The Russian economy has been rocked by the coronavirus outbreak, and analysts fear the new OPEC+ oil production pact between Russia and Saudi Arabia will not be enough to address a historic fall in demand, The Moscow Times writes.
The turmoil has shocked traders around the world and resulted in sharp volatility on the Russian stock markets and swings in the value of the ruble.
The Russian markets opened quietly Monday morning, despite oil prices once again coming under pressure.

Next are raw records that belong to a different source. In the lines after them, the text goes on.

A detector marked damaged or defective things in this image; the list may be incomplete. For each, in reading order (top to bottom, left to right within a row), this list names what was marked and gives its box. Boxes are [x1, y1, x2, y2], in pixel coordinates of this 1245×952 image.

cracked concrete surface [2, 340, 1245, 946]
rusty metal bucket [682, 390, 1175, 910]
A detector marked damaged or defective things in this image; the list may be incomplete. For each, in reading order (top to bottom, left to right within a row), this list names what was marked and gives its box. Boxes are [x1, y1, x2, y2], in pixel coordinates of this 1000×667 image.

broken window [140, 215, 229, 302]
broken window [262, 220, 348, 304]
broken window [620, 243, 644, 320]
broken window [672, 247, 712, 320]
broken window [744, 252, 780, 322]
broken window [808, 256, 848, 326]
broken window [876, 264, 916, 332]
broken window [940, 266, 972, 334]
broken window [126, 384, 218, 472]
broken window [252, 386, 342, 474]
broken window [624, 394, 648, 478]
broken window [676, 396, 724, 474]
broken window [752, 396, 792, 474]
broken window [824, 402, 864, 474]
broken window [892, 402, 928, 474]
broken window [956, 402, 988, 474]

Brent crude oil lost 5% overnight and is hovering just above $20 a barrel.
The ruble is flat on its Friday closing level of 74.5 against the U.S. dollar.
Stock markets ticked up slightly Monday morning, with the RTS Index adding 0.9% and the MOEX Index climbing 0.7%.
The Russian Central Bank cut interest rates to 5.5% from 6% Friday afternoon, warning Russia would face a deep recession this year and that further rate cuts were to come.
— Aside from the dovish tones, the cut itself was already priced in. The ruble strengthened immediately on the decision and then eased back slightly to stand up 0.3% for the day at 74.6 against the U.S. dollar.
— Stock markets were once again in the red, with the RTS Index down 1.6% and the MOEX Index off by 1.4%. After sinking heavily at the start of the week before clawing back, the Russian markets are largely unchanged over this week’s trading.